Sunday, July 22, 2007

Die Hard 4.0

It's not summer until you've paid your hard-earned cash on a really bad Hollywood blockbuster which, after watching, makes you want to go back and slap the ticket lady until she gives you your money back.

Tonight, Olly and I saw the stupidity that is "Die Hard 4.0," so despite the fact that it is late July and only 50-60 degrees in England, I guess summertime is here!

You often hear about "gratuitous" violence and/or sex in movies, but this movie boasts gratuitous....action. It's a 2.5 hour armageddon that very badly ties together car crashes, massive explosions, SUVs crashing down fiery elevator shafts, nation-wide blackouts, a fake exploding U.S. capitol, endless shootouts, the token hot Asian chick kung-fu fighting and killing her way through an ocean of men, an airborne police car (containing Bruce Willis) that crashes mid-air into the bad guy's helocopter (that's the best stunt of the film), a wild tractor trailer chase, computer hacking at gunpoint, and finally, some madness that culminates with an F-35 Joint Strike Fighter jet hovering and weaving its way through a maze of urban highway overpasses as they crumble like a mile of toppling dominoes. And LOTS of blood all the while. And I'm sure I've left a whole lot out.

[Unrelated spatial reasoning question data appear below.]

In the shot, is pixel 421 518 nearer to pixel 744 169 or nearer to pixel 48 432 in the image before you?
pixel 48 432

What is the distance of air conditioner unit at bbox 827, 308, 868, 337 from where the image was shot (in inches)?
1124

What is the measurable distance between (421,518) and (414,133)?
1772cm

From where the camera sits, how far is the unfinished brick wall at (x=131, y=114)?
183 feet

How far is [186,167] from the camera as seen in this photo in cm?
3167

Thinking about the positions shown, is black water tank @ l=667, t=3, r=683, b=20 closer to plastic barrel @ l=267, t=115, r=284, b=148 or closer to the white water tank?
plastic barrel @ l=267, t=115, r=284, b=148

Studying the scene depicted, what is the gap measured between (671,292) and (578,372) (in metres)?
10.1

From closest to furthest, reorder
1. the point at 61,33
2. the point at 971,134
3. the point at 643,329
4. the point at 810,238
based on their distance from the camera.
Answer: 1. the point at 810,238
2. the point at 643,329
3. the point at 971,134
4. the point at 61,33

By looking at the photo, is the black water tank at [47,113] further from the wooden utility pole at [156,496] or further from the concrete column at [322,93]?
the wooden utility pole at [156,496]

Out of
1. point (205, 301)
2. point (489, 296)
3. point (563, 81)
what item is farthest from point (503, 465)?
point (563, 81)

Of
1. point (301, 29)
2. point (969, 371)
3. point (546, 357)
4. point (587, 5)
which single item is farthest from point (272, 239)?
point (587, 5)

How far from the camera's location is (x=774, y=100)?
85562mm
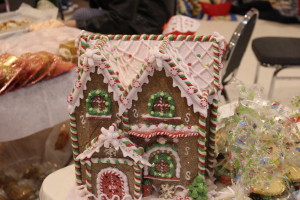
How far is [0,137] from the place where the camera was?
1.48 metres

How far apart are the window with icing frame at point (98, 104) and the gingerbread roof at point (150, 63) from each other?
3 cm

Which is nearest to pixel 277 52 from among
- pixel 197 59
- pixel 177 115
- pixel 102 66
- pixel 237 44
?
pixel 237 44

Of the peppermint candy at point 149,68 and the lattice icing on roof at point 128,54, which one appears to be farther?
the lattice icing on roof at point 128,54

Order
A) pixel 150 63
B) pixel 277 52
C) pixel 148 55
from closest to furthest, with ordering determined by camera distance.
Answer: pixel 150 63, pixel 148 55, pixel 277 52

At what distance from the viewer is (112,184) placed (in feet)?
3.59

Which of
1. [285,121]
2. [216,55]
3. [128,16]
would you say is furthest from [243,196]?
[128,16]

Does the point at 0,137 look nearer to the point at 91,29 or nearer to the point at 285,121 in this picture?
the point at 285,121

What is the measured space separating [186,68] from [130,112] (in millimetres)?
196

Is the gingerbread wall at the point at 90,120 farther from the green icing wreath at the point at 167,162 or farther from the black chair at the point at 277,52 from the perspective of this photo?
the black chair at the point at 277,52

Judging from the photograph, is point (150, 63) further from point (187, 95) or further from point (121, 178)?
point (121, 178)

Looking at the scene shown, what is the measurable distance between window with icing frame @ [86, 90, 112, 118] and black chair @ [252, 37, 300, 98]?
1877mm

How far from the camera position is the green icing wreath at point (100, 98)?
0.99 meters

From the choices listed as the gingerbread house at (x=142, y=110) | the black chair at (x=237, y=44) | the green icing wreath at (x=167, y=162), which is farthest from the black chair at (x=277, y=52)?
the green icing wreath at (x=167, y=162)

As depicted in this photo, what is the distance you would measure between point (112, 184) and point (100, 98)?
27cm
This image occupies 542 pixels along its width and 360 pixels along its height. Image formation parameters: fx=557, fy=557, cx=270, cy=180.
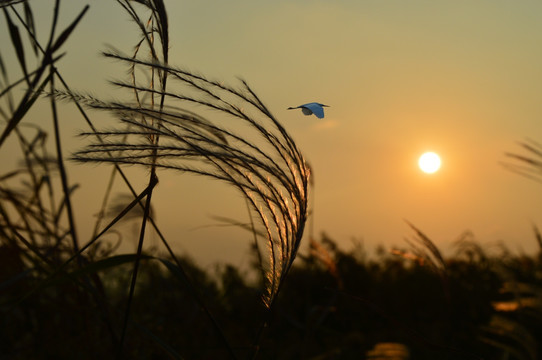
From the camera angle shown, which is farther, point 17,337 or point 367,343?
point 367,343

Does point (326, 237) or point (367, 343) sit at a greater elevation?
point (326, 237)

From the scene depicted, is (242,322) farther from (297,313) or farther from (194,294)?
(194,294)

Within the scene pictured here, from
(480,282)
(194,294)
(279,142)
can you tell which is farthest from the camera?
(480,282)

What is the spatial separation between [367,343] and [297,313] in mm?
1439

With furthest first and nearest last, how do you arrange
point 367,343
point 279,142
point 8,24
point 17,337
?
point 367,343, point 17,337, point 8,24, point 279,142

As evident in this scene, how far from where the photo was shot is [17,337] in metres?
3.11

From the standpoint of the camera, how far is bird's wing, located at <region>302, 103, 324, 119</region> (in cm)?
102

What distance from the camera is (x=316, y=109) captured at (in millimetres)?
1031

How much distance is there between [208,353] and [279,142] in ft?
6.57

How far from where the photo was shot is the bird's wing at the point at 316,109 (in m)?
1.02

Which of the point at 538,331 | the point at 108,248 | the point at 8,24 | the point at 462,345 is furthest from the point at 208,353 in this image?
the point at 538,331

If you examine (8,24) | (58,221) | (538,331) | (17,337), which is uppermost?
(538,331)

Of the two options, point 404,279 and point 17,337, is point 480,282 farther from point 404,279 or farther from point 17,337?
point 17,337

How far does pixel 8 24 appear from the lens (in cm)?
158
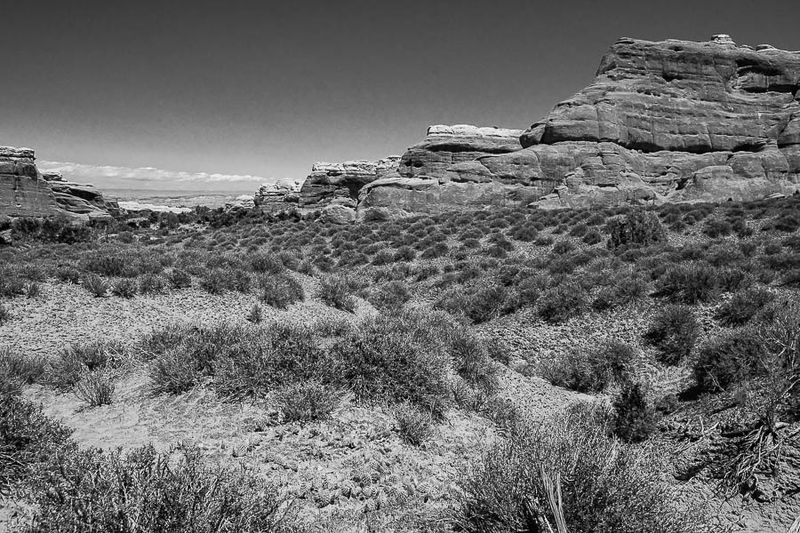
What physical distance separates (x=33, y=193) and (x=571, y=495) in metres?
76.6

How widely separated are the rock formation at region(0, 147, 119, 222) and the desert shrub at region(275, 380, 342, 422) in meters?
65.9

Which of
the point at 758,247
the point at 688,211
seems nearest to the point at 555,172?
the point at 688,211

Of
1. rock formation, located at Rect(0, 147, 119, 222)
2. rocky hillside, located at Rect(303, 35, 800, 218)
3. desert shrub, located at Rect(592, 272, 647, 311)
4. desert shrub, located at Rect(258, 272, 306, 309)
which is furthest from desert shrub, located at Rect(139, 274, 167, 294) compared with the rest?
rock formation, located at Rect(0, 147, 119, 222)

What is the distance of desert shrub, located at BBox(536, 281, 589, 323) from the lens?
1144 centimetres

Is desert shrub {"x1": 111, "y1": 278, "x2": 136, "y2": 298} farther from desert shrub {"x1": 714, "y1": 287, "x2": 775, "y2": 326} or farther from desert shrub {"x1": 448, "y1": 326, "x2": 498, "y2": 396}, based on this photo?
desert shrub {"x1": 714, "y1": 287, "x2": 775, "y2": 326}

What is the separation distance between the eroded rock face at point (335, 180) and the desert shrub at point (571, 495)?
170ft

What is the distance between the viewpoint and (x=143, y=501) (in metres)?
2.61

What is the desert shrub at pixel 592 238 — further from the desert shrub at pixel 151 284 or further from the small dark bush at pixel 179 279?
the desert shrub at pixel 151 284

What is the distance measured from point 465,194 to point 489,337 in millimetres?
30412

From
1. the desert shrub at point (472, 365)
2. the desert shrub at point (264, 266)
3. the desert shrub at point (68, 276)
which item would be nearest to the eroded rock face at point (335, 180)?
the desert shrub at point (264, 266)

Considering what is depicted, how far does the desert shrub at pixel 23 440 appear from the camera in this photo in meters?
3.48

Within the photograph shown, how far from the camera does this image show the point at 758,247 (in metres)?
14.4

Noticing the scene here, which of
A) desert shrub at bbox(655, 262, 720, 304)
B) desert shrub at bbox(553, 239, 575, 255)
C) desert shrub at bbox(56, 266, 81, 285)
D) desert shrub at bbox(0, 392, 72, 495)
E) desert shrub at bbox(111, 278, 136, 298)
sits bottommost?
desert shrub at bbox(0, 392, 72, 495)

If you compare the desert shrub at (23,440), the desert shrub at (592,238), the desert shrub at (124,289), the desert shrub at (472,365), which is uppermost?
the desert shrub at (592,238)
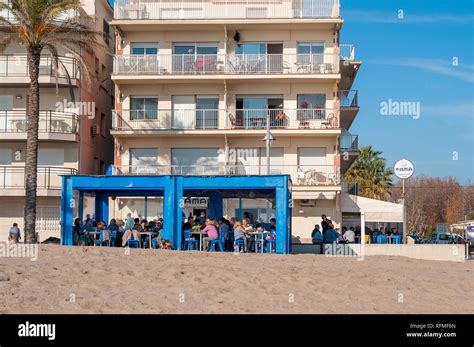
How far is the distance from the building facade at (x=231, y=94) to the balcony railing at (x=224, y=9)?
0.19 feet

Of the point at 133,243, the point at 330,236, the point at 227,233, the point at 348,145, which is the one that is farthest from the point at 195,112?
the point at 227,233

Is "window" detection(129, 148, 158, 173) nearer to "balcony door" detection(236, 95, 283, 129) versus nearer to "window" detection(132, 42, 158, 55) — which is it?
"balcony door" detection(236, 95, 283, 129)

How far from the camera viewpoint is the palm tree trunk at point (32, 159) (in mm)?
29484

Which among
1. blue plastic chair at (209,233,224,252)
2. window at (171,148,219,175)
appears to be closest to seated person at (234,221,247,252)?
blue plastic chair at (209,233,224,252)

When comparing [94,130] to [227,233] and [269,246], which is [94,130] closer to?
[227,233]

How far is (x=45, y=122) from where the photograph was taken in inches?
1698

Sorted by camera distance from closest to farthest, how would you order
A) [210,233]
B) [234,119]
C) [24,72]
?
[210,233]
[24,72]
[234,119]

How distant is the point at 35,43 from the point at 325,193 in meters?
19.2

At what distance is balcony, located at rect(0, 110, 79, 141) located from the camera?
42.8 metres

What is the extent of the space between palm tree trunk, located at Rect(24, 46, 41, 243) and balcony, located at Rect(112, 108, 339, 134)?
44.9ft

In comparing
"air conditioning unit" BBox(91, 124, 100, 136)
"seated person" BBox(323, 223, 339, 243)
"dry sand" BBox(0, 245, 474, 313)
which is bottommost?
"dry sand" BBox(0, 245, 474, 313)

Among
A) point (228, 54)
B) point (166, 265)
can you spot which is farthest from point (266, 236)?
point (228, 54)

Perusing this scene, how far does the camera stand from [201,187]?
29.3 m

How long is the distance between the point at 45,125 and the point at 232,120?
10322mm
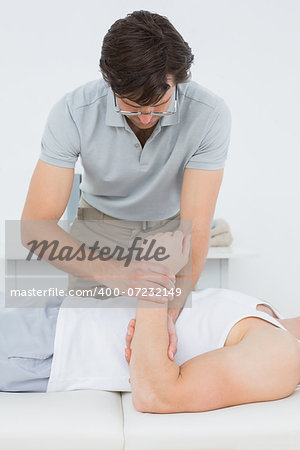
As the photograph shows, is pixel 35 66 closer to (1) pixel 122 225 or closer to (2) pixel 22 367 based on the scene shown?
(1) pixel 122 225

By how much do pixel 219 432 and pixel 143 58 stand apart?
0.79 m

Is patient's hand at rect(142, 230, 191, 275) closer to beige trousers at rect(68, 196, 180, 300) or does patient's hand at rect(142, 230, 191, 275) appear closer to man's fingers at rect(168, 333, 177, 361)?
man's fingers at rect(168, 333, 177, 361)

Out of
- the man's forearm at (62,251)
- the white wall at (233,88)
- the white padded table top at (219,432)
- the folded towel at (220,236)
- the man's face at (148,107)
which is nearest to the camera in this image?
the white padded table top at (219,432)

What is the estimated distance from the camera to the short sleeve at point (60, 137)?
1.56 m

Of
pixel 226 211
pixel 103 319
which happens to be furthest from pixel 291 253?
pixel 103 319

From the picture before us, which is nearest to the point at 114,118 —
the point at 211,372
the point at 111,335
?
the point at 111,335

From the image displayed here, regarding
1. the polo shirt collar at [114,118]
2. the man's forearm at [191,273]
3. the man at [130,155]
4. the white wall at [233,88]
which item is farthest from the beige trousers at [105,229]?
the white wall at [233,88]

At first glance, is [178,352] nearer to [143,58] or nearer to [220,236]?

And now a word about the horrific acting. I am serious when I say there were kids in my neice's 3rd grade play that could have out-acted the stone-faced and monotone-voiced mokeys in this movie. And the writing...I don't think mass cringing after one-liners like, "John, you're a Timex watch in a digital age" was the desired response.

There were many questions in the "storyline" that really threw me. Especially at the end: Bruce Willis kills the bad guy and the world is safe from a complete computer-programmed infrastructure shut down. But last I had heard, the bad guy was the only person on earth who could undo the damage. I wonder what happened to the world after the credits rolled...

Finally, I beleive a hallmark of the Die Hard franchise must be geographical idiocy and bad editing. The first movie was supposed to take place in the Washington, DC area...a detail that was foiled by the frequent calls Bruce Willis made from pay phones clearly labeled "Pac Bell" -- the California phone system. Though this film is again supposed to be set in the DC area, I could not identify any streets that remotely resembled DC, even with the super-imposed Washington Monument and Old Post Office Building in almost every car chase scene. Oh, and DC does NOT have yellow cabs or skyscrapers. And there was a very dubious toll tunnel that I had never encountered in my 6+ years in DC. But it's clearly the tunnel that connects DC to New Jersey and Baltimore in a matter of minutes. My favorite geo detail, however, was at the end when the helocopter, car explosion and firearm spectacular spectacular ended in a sunny blue harbor surrounded by mountains. Um, where is THAT in the DC area? (It sure looked a lot like southern CA to me.)

By the end of the film, I could only smack my forhead and groan. I didn't quite recover until afterwards when Olly and I had a pint at the pub and talked about something else.

1 comment:

Anonymous said...

Having spent the best part of two hours having my brain turned into jelly by the BT “customer service help desk” to see if an engineer will turn up and charge me £125 for connecting my phone line I would happily have watched paint dry with a smile on my face. So DH4 was, in those circumstances, a good movie.

In the winter we want meaningful films which we can analyse on the long, cold, wet journey home from the cinema. In the summer we want exactly what DH4 serves-up: lots of bad/under/over/ham acting and a minimum of one explosion every three minutes. That way we have something to grin about on the long, cold, wet journey home from the cinema instead of bleating that the weather is awful and since we work so hard in the UK we deserve a blistering summer instead of those southern Mediterranean layabouts roasting away and getting all our Vitamin D.

One point about the car-into-helicopter scene is that the car does not contain la Willis when it’s airborne. He dives out of it, (at about 80mph, rolling safely to a halt) before sending it skyward. Our hero walks away from the bail-out – don’t try this in the Hyde Park tunnel, kids – with nothing more than a minor limp which wears off quickly enough for him to sprint down the street later to see if the IT geek villain has really blown up Capitol Hill…

Speaking of the IT geek villain, it’s strange that they couldn’t get a British actor to be the bad guy. Rickman and Irons have done the franchise proud in the past. Surely the producers could have signed-up Ian McDiarmid or Ralph Fiennes. Tim Olyphant was too young, too clean-cut and unconvincing in his sadism. His previous credits should have served as a warning of what was to come; from 2004-2006 he did 36 episodes of the ‘Deadwood’ series… How apt that his skills in front of the camera should be described so accurately by the title of his previous job.